Huge stalagmites—Zofia counted fifteen—jutted up at the edges of the cave, and dozens of mushrooms bloomed in the crevices. Not three meters away, a dark lake stretched out at least half a kilometer long. It was silent except for the occasional plink of water droplets beading off the cave ceiling and hitting the lake. The water lapped against a wall of shining black rock on the far end. She remembered from the mind Forged map that there was something behind the wall … a gleaming, amber light and automatons the size of buildings.

“We need to move closer to the lake,” said Enrique. “I thought the gilded skeleton would be here, but I don’t see it…”
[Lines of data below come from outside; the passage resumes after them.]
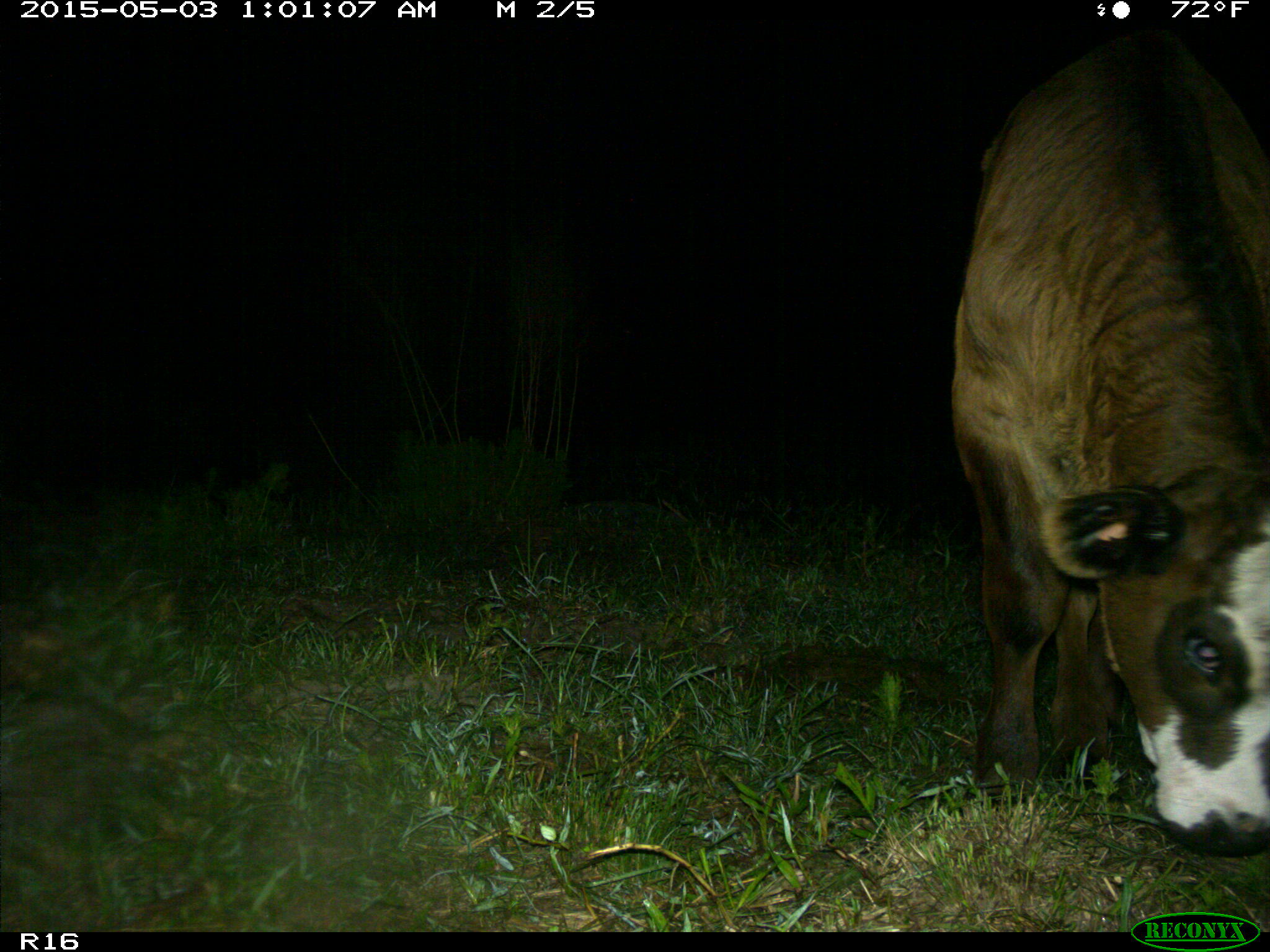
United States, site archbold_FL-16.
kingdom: Animalia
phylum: Chordata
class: Mammalia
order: Artiodactyla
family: Bovidae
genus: Bos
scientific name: Bos taurus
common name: domestic cow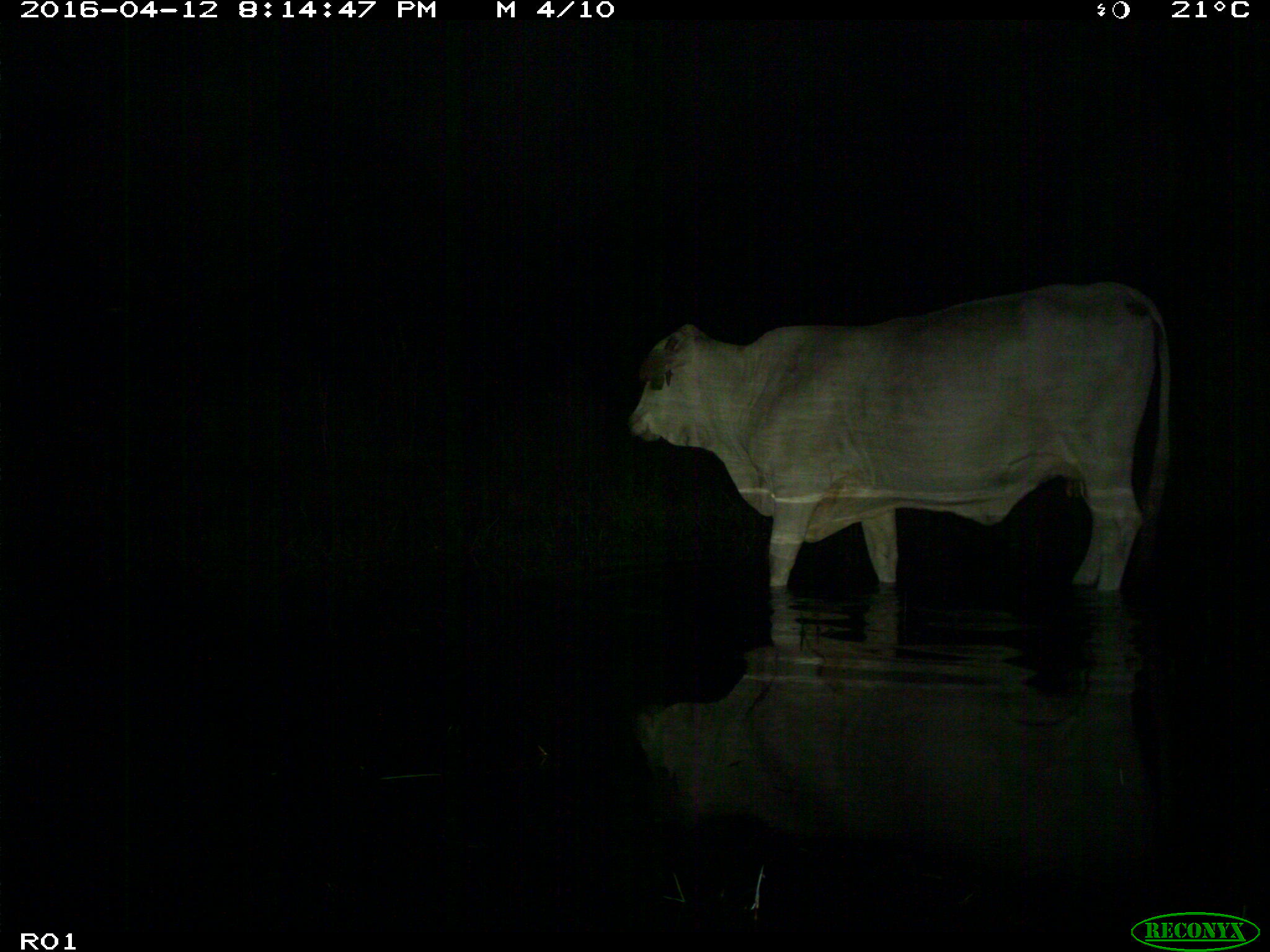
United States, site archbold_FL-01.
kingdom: Animalia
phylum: Chordata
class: Mammalia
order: Artiodactyla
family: Bovidae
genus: Bos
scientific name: Bos taurus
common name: domestic cow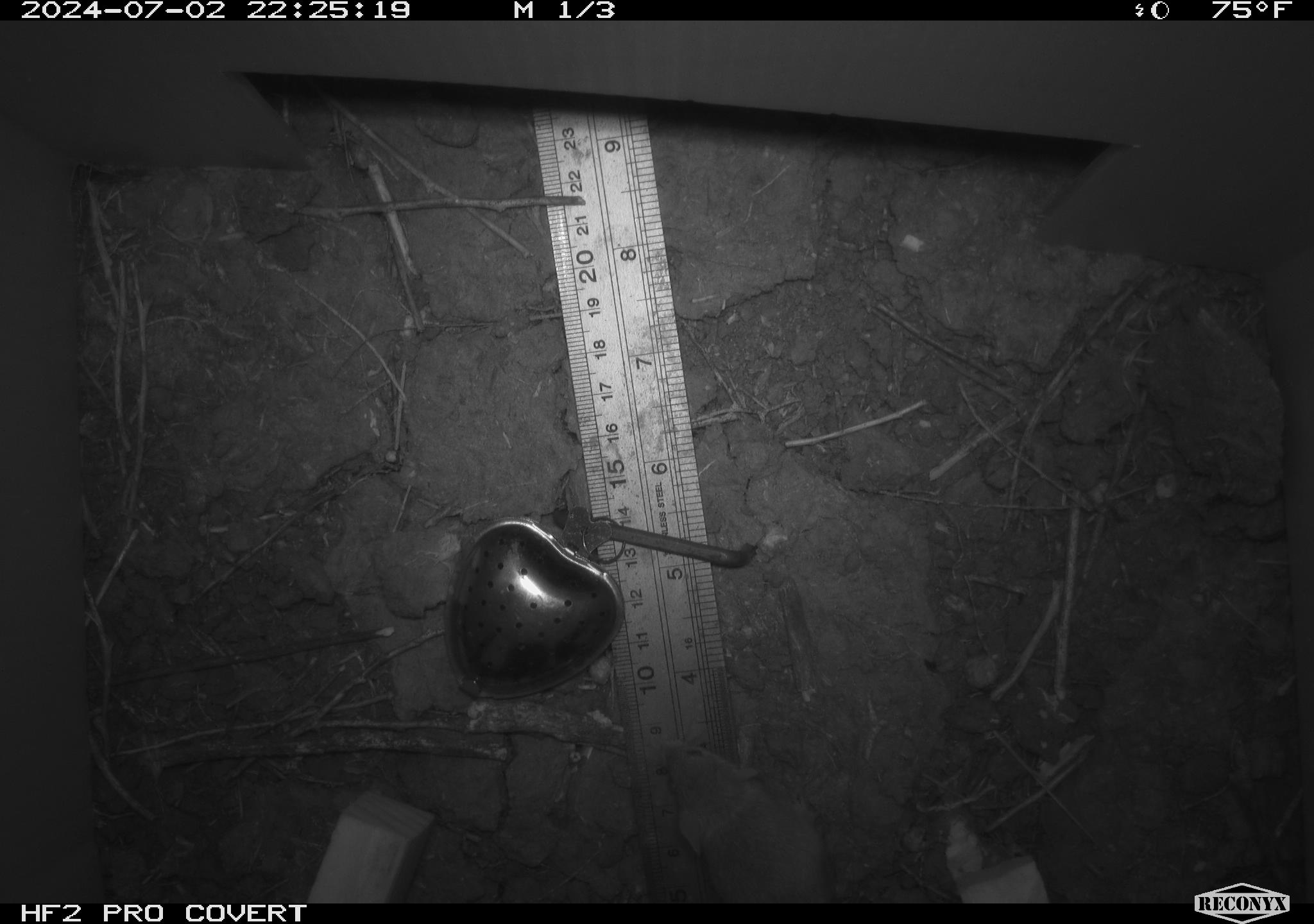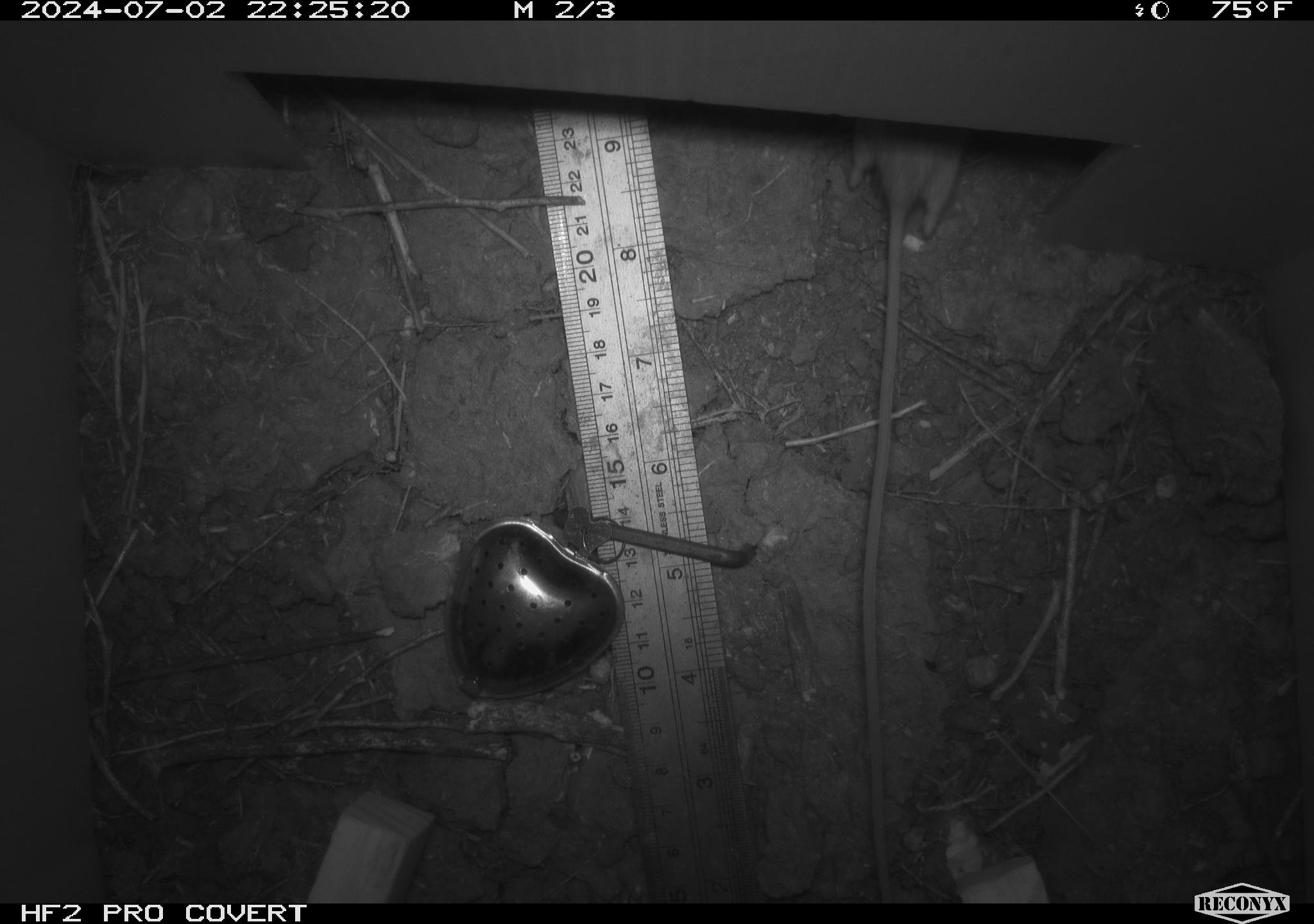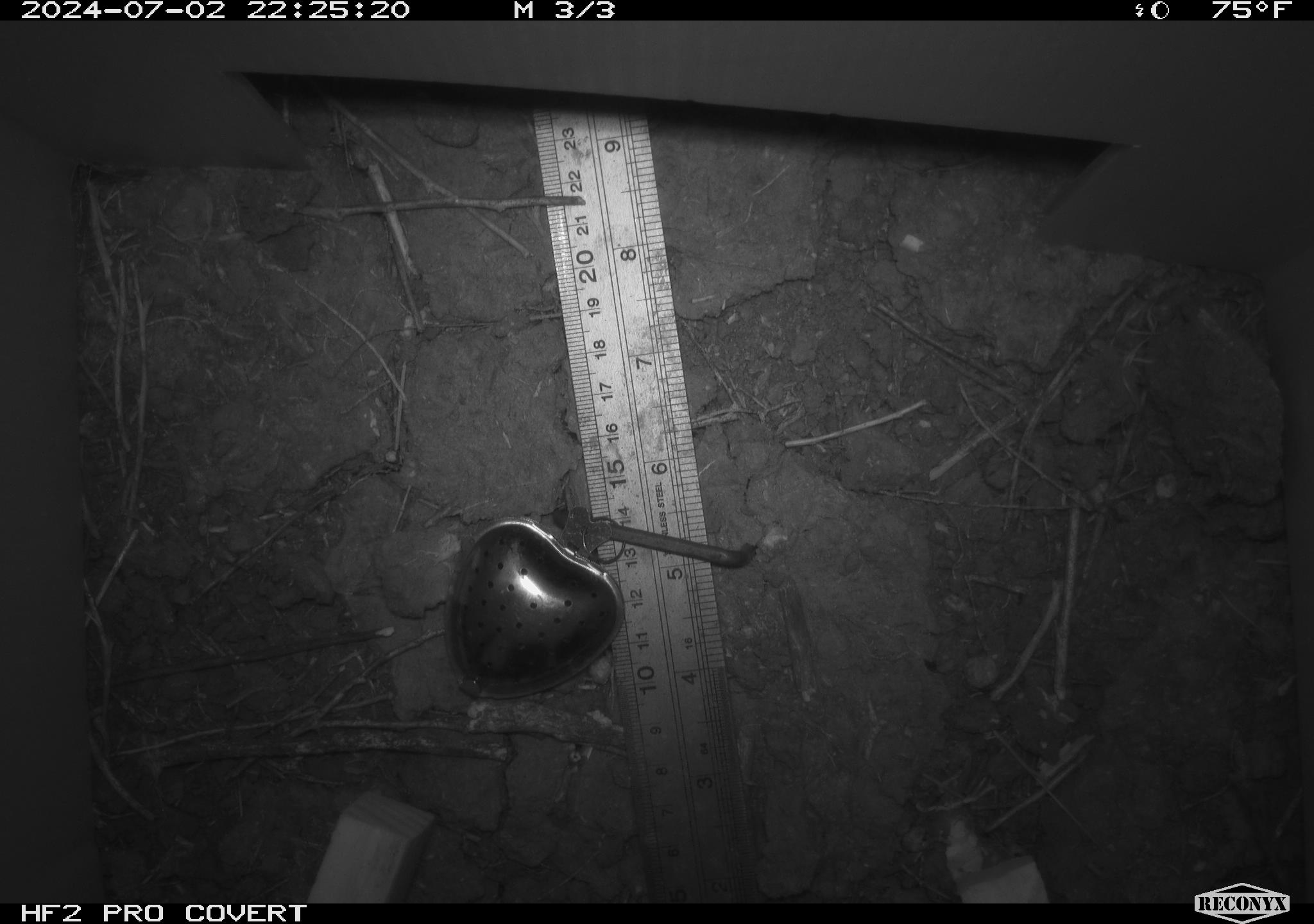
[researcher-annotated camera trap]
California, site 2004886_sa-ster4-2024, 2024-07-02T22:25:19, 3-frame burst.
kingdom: Animalia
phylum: Chordata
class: Mammalia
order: Rodentia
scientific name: Rodentia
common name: mouse species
Mouse species (Rodentia).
They each took one step forward. At the front, Séverin held out his torch. The light traveled over the uneven ground before catching on a mottled piece of marble poking out of the silt about two meters away. Zofia recognized it as the paper-thin marble sign that had once been in the jaws of the skeleton.

But the skeleton was gone.

“That can’t be right,” said Enrique.

He moved to take a step forward when Séverin caught his hand. “Careful.”

Slowly, Enrique crouched on the ground. He pulled out a pair of gloves from his pocket and drew out the plaque before walking back to them.

“It still reads Forgive me,” he said, tilting his head and examining the marble. He turned around. “But how could the skeleton have vanished already? There’s no signs of rockfall that would have disturbed its place. And the lake must have been covered up until now.”